Our analyses demonstrated that TSH positively correlates with fat-free mass, muscle mass, and basal metabolic rate, supporting the hypothesis of a metabolic adaptation mechanism involving the preservation of muscle tissue and increased energy expenditure even in euthyroid individuals. These findings align with results from longitudinal population-based studies showing that even minor variations in TSH within the normal range can be associated with changes in body composition and energy balance (12). Elevated TSH may also reflect an adaptive response to increased fat mass through leptin activity and enhanced deiodinase function, as previously confirmed in studies investigating the relationship between thyroid hormones and central adiposity (13). Lower FT3 levels were associated with higher metabolic age and greater visceral adiposity. This pattern suggests a potential protective role of FT3 in maintaining favorable body composition, with reduced FT3 possibly serving as an early marker of adverse metabolic alterations. Recent studies have shown that the FT3/FT4 ratio is strongly linked to insulin resistance and increased cardiometabolic risk, even in individuals without overt thyroid dysfunction (14, 15). Importantly, such patterns may have implications for women’s reproductive health, as disturbances in peripheral hormone conversion have been associated with menstrual dysfunction, polycystic ovary syndrome, and reduced fertility (16).

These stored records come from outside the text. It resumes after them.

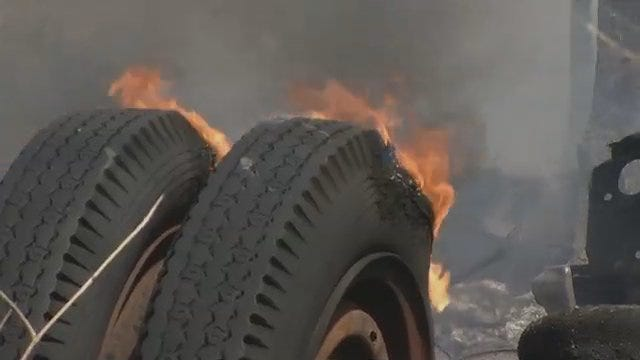 Tires Burn At Sperry Salvage Yard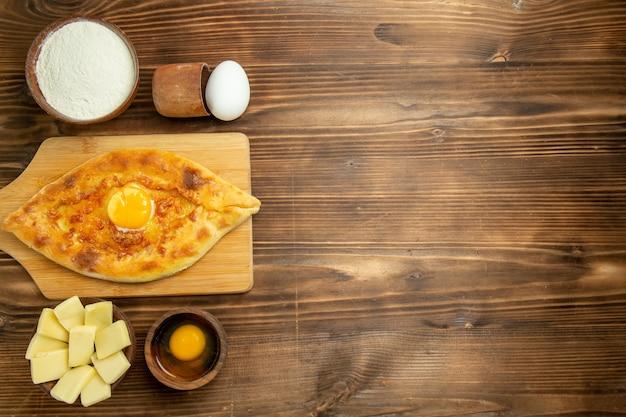 上面図茶色の木製テーブルパンパンで焼いたおいしい卵パン朝食の卵を焼く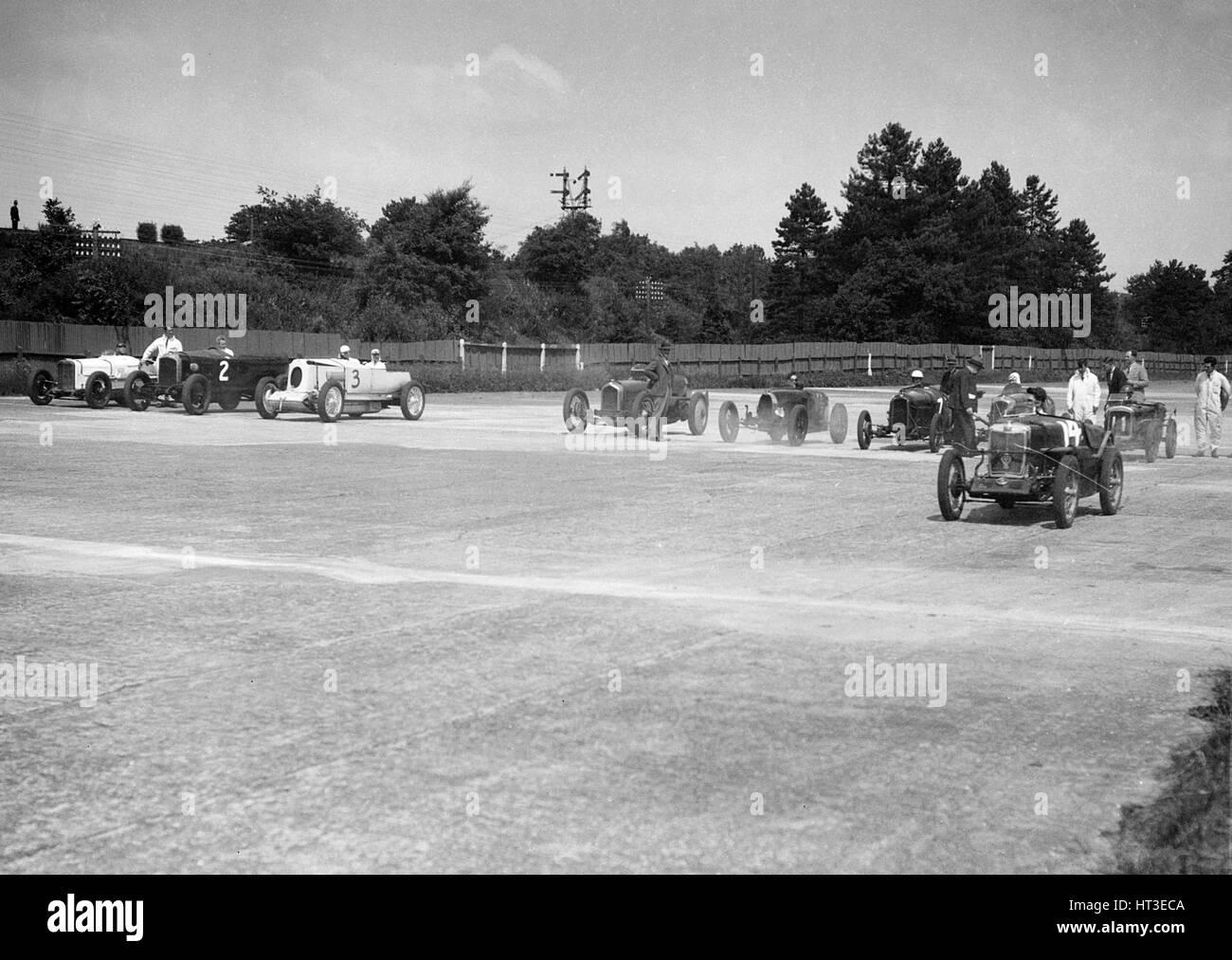 Motor racing at Brooklands. Artist: Bill Brunell. - Stock Image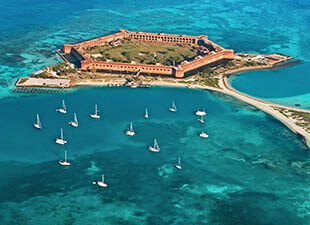 Overhead view of gorgeous blue water surrounding Fort Jefferson in Dry Tortugas National Park, Florida.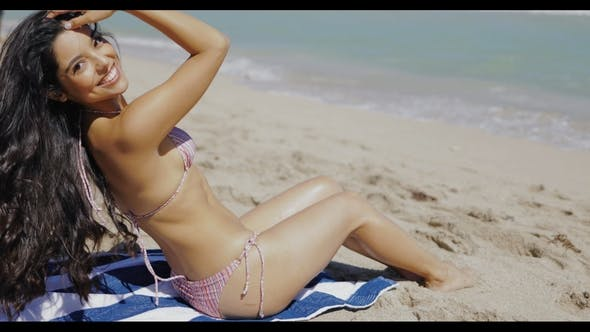 Thumbnail for Beautiful Fit Girl in Bikini Sitting on Sand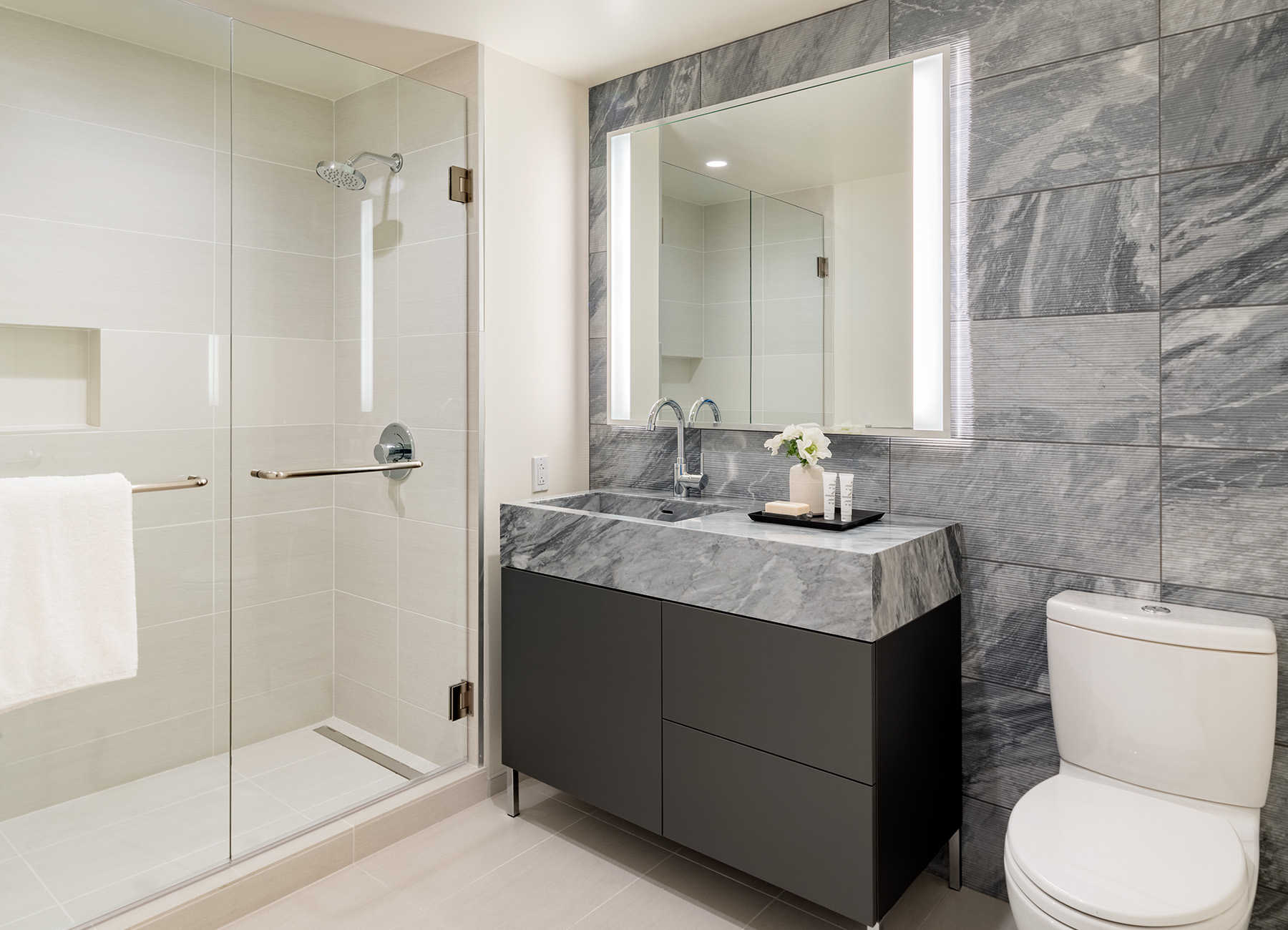 Bathroom with dark gray marble sink and white tile shower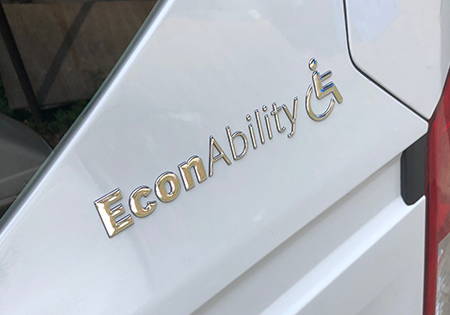 close-up of van with words econability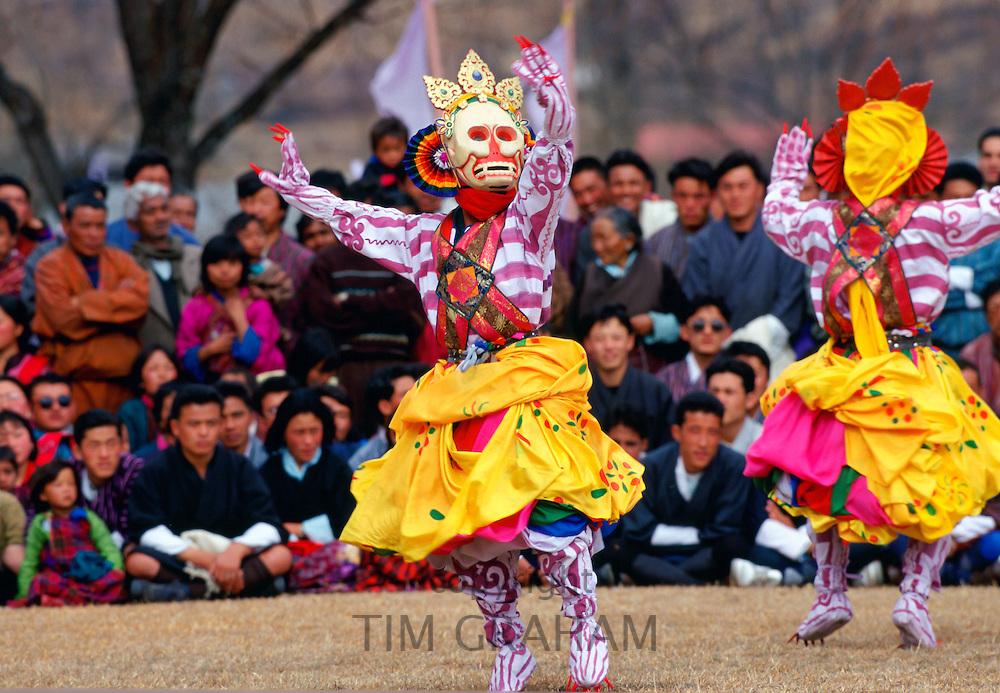 Masked dancers perform Skeleton Dance, Paro, Bhutan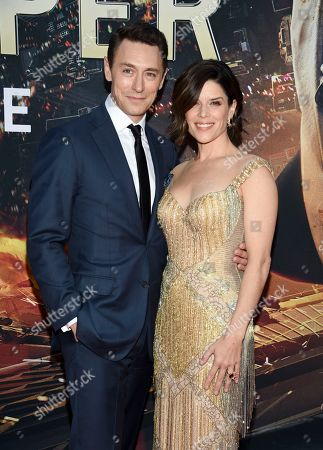 """Actress Neve Campbell and boyfriend JJ Feild attend the """"Skyscraper"""" premiere at AMC Loews Lincoln Square, in New York"""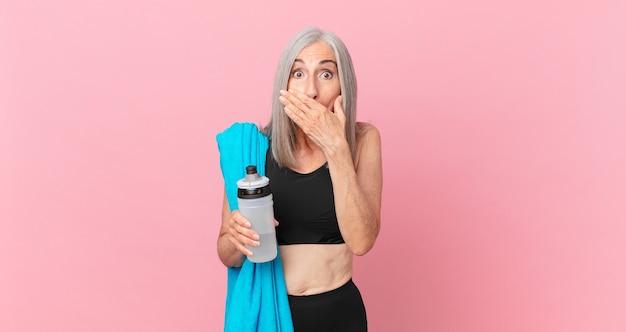 Mulher de meia-idade de cabelo branco cobrindo a boca com as mãos com uma toalha chocada e uma garrafa de água. conceito de fitness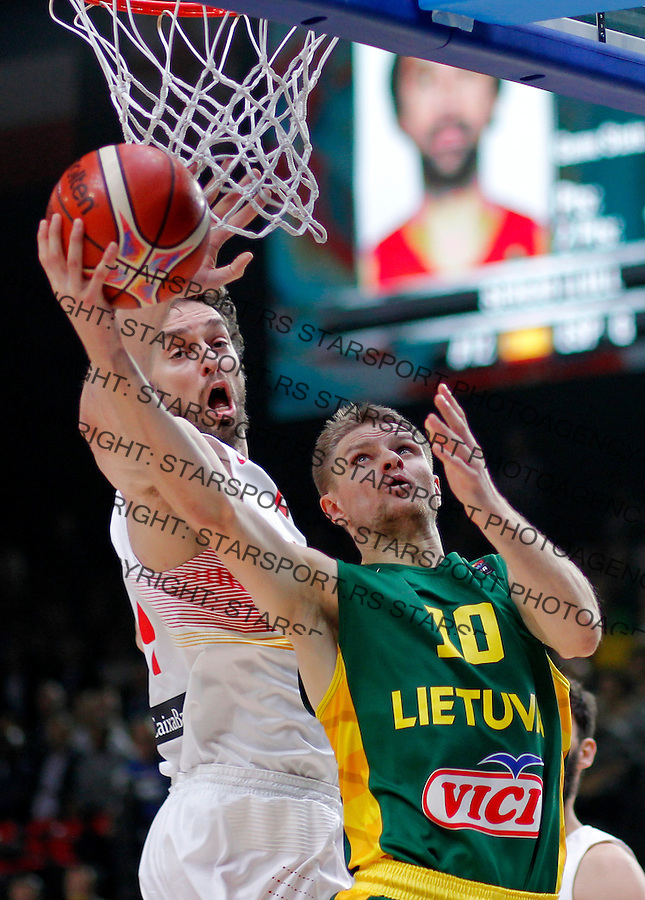 Spain's Pau Gasol (L) vies with Lithuania's Renaldas Seibutis (R) during European championship basketball final match between Spain and Lithuania on September 20, 2015 in Lille, France  (credit image & photo: Pedja Milosavljevic / STARSPORT)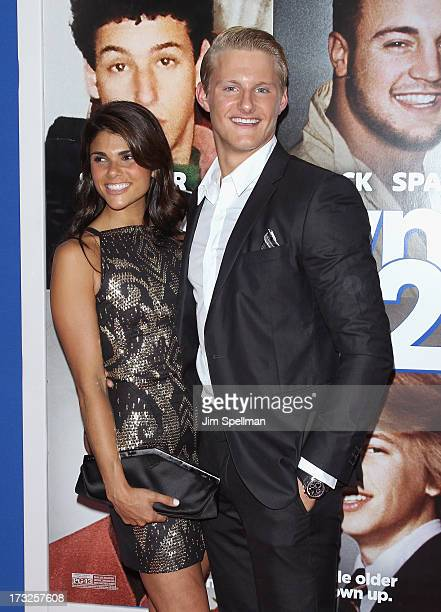 Actor Alexander Ludwig and guest attend the 'Grown Ups 2' New York Premiere at AMC Lincoln Square Theater on July 10 2013 in New York City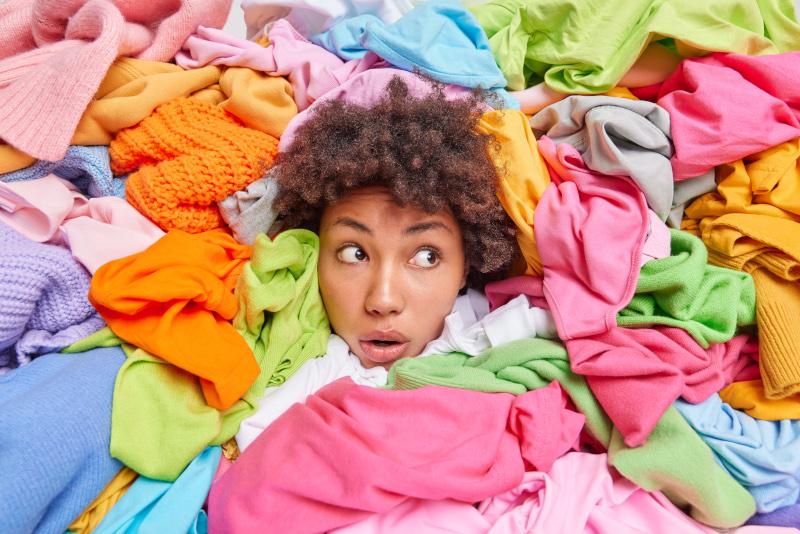 femme sort sa tête d'une montagne de vêtements superflus de sa garde-robe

FT4 values exhibited weak but significant negative associations with fat-free mass and metabolic age, which may indicate reduced tissue sensitivity to the hormone or a less favorable anabolic profile. Previous studies have suggested that low sensitivity to FT4 (measured by the thyroid feedback quantile-based index, TFQI) may be associated with increased risk of metabolic syndrome and type 2 diabetes (17). This association is particularly important in women of reproductive age, in whom the cumulative effects of unfavorable body composition and metabolic disturbances may contribute to earlier onset of cardiovascular disease. On a broader scale, the relationship between thyroid hormones and cardiovascular health has been confirmed in several population studies. Lower-normal TSH levels have been linked to higher ASCVD risk (18), while disturbances in peripheral hormone conversion may contribute to dyslipidemia, hypertension, and subclinical atherosclerosis (19). Among women of reproductive age, such mechanisms present a dual challenge, as they may simultaneously compromise reproductive potential and increase long-term cardiometabolic risk. Overall, the findings indicate that thyroid hormones, even within the reference range, exert a complex and multifactorial influence on body composition, metabolism, reproductive function, and cardiovascular health. This underscores the importance of an integrative approach in evaluating the endocrine profile of women of reproductive age and highlights the potential need to redefine clinical reference values in the context of individual risk, rather than relying solely on absolute laboratory thresholds.
6. CONCLUSION
This study demonstrated that thyroid hormone levels (TSH, FT3, and FT4), even within the reference range, are linked with anthropometric and body composition parameters in women of reproductive age. Differences in BMR and body composition patterns were observed across age groups, underscoring the influence of demographic factors on metabolic status. Furthermore, specific associations were identified between thyroid hormones and unfavorable body composition indicators, including visceral adiposity, elevated metabolic age, and obesity, highlighting their relevance as early metabolic markers. These findings emphasize the integrative role of thyroid hormones in energy regulation, body composition, and metabolic health, with potential implications for reproductive and cardiovascular risk assessment in women of reproductive age.
Patient Consent Form:
All participants were informed about subject of the study.
Author's Contribution:
All authors equally contributed to the conception, preparation, and translation of the manuscript, and fully adhered to ethical standards as well as the principles of research integrity and accuracy.
Conflicts of interest:
There are no conflicts of interest.
Financial support and sponsorship:
None.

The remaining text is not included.